=== Dataset content ===

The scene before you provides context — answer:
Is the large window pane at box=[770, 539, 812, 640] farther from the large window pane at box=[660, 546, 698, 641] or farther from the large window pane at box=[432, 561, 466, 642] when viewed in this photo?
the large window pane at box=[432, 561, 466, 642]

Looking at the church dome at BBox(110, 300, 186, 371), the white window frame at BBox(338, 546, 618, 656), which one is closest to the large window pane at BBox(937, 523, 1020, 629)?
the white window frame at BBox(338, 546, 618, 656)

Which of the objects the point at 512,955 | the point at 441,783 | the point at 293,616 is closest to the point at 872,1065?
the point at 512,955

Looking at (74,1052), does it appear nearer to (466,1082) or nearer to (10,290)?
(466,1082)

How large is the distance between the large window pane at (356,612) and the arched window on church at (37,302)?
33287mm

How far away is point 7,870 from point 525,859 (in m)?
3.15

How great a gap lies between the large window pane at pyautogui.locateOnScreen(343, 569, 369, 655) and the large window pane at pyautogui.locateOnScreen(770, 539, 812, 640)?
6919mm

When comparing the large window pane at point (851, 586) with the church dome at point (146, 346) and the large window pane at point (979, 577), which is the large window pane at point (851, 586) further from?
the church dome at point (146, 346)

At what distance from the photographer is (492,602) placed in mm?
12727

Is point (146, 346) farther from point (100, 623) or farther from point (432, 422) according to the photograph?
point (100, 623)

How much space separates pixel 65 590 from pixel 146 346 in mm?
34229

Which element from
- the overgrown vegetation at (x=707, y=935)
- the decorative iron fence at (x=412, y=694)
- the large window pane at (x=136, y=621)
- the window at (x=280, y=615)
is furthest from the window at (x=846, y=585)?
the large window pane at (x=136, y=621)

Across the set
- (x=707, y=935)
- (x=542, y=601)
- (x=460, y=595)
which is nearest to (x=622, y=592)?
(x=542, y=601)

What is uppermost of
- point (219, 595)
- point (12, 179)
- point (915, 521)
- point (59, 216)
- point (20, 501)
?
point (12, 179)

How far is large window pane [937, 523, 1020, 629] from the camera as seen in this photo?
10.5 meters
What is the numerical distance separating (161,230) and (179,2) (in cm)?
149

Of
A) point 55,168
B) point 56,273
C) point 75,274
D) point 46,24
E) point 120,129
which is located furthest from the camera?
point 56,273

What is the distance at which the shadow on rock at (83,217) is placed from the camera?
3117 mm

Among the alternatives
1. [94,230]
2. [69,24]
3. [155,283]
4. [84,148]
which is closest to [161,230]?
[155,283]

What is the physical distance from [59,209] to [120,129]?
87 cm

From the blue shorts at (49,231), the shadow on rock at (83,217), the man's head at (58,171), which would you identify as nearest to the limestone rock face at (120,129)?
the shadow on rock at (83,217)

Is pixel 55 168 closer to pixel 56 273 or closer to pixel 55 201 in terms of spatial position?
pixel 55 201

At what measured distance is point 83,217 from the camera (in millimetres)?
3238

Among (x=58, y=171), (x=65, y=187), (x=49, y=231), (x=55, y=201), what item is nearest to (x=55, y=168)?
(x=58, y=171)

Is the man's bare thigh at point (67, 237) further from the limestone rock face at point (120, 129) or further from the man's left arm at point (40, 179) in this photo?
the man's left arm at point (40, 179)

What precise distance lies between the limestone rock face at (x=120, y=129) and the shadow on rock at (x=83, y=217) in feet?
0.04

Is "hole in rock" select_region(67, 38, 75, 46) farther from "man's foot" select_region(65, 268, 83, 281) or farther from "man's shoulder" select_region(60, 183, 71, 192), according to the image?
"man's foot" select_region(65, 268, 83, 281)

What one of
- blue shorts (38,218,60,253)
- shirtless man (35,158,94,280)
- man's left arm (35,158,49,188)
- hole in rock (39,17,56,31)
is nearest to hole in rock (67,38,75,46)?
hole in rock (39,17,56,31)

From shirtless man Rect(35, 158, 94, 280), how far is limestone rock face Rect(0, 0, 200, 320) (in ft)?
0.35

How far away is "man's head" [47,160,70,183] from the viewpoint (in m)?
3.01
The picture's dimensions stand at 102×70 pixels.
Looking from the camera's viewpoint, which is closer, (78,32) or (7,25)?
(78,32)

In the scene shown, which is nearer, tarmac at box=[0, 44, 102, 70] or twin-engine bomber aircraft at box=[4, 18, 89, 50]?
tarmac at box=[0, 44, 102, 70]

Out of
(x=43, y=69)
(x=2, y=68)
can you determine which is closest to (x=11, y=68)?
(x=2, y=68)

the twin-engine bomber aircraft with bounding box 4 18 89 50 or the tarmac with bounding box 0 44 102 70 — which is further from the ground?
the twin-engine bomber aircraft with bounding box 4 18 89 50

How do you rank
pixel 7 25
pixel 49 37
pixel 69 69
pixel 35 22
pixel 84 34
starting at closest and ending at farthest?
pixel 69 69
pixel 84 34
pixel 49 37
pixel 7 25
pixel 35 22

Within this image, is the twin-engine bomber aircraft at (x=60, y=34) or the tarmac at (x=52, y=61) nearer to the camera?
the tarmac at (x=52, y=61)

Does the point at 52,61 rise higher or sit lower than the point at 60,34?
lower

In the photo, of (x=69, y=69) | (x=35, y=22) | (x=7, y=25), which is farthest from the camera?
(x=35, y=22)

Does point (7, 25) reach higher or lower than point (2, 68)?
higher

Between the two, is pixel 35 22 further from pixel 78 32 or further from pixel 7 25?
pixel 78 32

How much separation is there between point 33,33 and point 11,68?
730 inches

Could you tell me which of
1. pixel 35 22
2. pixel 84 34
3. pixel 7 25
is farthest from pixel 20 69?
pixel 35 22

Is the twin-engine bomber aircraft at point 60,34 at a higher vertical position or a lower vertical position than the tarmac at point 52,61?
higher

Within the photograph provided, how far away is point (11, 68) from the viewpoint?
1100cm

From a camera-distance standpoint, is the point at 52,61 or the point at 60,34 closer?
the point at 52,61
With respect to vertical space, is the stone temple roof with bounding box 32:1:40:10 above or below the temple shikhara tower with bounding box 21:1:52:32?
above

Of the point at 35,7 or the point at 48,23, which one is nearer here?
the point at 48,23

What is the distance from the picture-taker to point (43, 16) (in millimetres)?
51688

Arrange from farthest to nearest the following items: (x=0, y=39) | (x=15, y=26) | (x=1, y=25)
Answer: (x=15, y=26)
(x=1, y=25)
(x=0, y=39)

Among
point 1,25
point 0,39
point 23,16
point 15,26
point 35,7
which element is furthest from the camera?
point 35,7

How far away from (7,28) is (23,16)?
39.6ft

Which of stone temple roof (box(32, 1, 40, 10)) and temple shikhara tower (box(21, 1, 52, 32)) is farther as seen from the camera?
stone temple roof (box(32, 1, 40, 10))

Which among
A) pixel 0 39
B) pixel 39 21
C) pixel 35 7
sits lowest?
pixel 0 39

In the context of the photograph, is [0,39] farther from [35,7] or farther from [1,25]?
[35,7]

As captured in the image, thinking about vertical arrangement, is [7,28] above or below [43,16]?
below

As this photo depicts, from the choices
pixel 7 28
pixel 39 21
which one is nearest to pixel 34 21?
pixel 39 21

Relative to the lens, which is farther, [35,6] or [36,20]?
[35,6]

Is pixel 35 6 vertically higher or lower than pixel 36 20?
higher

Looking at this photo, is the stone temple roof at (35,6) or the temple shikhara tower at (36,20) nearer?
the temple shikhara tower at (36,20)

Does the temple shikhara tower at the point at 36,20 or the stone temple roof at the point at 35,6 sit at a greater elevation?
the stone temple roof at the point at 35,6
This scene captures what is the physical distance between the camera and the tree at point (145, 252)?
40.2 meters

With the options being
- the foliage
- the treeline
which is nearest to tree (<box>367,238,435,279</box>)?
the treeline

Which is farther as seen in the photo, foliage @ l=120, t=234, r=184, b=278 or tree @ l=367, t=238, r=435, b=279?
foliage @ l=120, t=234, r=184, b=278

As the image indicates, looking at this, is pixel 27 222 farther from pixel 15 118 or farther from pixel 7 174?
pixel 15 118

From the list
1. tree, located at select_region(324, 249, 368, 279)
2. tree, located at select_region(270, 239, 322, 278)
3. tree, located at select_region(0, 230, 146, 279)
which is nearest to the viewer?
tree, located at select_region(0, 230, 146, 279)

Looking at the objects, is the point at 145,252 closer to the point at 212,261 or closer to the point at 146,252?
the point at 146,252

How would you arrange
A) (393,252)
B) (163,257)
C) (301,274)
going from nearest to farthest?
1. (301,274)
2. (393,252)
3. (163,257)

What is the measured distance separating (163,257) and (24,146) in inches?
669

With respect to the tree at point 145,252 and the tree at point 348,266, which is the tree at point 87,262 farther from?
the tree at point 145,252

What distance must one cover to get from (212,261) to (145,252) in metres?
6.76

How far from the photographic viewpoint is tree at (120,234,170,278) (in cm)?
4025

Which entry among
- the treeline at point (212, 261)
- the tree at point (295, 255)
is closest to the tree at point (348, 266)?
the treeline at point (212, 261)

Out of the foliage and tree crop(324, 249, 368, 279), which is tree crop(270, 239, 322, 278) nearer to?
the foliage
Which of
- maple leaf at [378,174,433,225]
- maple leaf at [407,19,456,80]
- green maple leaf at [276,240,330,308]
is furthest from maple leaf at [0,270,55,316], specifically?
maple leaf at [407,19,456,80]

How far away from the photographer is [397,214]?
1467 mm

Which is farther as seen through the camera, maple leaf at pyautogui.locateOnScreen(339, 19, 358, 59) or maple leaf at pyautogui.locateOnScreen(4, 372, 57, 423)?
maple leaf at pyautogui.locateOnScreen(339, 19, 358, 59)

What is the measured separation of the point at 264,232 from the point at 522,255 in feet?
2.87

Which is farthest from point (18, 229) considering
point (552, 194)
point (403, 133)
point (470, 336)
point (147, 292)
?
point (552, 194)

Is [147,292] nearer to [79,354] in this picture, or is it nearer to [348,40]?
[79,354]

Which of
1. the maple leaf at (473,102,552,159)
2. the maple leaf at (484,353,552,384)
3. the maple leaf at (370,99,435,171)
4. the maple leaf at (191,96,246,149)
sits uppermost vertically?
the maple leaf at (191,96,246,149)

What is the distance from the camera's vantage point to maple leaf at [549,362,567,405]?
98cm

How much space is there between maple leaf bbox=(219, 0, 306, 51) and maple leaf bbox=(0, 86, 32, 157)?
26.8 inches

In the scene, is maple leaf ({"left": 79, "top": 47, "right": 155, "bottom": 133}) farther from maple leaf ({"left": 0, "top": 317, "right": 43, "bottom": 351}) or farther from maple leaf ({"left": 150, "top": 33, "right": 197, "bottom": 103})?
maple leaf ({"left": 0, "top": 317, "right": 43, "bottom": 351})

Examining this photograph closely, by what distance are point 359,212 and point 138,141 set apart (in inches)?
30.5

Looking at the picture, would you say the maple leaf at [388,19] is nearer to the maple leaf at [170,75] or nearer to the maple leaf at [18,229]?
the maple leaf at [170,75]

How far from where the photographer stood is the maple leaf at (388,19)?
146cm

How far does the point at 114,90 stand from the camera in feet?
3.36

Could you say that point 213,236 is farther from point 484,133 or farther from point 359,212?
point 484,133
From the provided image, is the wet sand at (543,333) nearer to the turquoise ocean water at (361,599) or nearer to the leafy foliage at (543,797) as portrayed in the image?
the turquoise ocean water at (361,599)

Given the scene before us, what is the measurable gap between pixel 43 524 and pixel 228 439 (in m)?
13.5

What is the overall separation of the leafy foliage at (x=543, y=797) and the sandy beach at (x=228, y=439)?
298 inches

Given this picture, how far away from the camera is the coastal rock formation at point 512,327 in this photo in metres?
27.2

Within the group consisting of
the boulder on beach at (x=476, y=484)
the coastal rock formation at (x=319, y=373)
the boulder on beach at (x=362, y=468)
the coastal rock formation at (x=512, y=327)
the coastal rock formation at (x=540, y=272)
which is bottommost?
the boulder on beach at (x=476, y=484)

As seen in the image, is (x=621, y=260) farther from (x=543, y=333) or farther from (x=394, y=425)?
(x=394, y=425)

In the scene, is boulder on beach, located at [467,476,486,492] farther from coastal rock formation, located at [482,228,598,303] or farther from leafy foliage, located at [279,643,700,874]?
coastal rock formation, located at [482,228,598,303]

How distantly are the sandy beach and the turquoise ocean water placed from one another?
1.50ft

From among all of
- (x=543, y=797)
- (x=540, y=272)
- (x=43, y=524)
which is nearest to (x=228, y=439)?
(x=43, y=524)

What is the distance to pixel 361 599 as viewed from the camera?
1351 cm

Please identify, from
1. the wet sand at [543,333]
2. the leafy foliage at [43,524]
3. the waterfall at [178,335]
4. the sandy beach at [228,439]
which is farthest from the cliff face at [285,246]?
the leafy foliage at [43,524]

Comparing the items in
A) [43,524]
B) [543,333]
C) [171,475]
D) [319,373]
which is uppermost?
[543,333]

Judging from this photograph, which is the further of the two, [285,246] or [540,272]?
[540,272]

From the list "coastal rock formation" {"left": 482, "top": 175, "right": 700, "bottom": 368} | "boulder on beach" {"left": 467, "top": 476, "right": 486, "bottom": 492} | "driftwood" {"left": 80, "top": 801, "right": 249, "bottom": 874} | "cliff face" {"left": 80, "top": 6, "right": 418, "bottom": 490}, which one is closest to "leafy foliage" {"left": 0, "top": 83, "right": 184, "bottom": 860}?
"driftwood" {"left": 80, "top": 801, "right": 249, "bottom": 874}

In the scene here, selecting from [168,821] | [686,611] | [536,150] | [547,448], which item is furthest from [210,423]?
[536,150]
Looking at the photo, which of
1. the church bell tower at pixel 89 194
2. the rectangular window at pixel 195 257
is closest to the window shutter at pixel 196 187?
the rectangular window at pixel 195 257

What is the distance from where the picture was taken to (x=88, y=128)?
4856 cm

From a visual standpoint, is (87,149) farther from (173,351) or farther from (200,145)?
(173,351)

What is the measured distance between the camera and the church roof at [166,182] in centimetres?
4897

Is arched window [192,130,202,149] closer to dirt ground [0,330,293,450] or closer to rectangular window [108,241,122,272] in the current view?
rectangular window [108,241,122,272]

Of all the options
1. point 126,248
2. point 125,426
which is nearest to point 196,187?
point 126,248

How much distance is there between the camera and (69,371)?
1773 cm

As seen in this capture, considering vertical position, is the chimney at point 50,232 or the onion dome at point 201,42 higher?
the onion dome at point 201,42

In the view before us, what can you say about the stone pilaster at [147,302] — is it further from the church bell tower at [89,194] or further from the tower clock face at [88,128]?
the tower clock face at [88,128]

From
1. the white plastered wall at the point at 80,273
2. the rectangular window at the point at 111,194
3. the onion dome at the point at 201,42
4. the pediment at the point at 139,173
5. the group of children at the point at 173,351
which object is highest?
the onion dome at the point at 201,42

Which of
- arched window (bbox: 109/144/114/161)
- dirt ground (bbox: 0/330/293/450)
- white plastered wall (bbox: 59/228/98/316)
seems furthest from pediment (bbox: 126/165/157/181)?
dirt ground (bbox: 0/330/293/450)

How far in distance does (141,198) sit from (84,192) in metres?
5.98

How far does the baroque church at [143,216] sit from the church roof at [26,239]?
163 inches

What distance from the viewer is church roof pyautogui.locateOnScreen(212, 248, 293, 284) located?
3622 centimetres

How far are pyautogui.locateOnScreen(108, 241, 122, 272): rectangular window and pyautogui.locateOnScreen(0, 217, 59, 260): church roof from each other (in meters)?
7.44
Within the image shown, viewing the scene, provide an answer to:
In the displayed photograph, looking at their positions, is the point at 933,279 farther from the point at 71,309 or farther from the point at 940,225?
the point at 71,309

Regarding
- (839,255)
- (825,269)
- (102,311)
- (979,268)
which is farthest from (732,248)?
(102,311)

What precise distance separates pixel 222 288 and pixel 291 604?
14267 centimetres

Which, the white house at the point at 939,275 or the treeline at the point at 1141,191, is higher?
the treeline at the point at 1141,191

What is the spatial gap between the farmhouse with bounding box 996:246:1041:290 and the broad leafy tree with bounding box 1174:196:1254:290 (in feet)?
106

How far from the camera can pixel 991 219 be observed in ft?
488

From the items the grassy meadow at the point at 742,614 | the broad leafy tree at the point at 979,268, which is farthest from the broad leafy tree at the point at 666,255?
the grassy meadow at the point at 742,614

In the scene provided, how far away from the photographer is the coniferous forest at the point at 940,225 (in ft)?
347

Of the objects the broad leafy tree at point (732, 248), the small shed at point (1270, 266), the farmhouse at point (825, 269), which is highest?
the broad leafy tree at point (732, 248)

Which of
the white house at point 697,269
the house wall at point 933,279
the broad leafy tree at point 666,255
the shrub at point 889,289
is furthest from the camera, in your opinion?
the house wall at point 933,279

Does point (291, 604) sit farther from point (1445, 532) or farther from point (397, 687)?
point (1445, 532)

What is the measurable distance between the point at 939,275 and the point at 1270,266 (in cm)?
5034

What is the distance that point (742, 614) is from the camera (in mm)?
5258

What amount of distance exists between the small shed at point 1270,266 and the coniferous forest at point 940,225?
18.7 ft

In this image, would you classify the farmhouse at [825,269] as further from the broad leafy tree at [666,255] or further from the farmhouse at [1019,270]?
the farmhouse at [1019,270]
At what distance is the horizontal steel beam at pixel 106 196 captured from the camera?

===

Give exactly the lines from the one with "Does point (291, 604)" to the end of the entries, nothing before them.

Does point (291, 604) sit farther from point (1445, 532) or farther from point (397, 687)?
point (1445, 532)

What is the measurable distance between the point at 939,275 and the point at 1270,266 (in cm)?
5034

What is the distance that point (742, 614) is from the camera (in mm)?
5258

What amount of distance exists between the small shed at point 1270,266 and the coniferous forest at point 940,225?
18.7 ft

In this image, would you classify the farmhouse at [825,269] as further from the broad leafy tree at [666,255] or further from the farmhouse at [1019,270]?
the farmhouse at [1019,270]
At what distance is the horizontal steel beam at pixel 106 196 captured from the camera?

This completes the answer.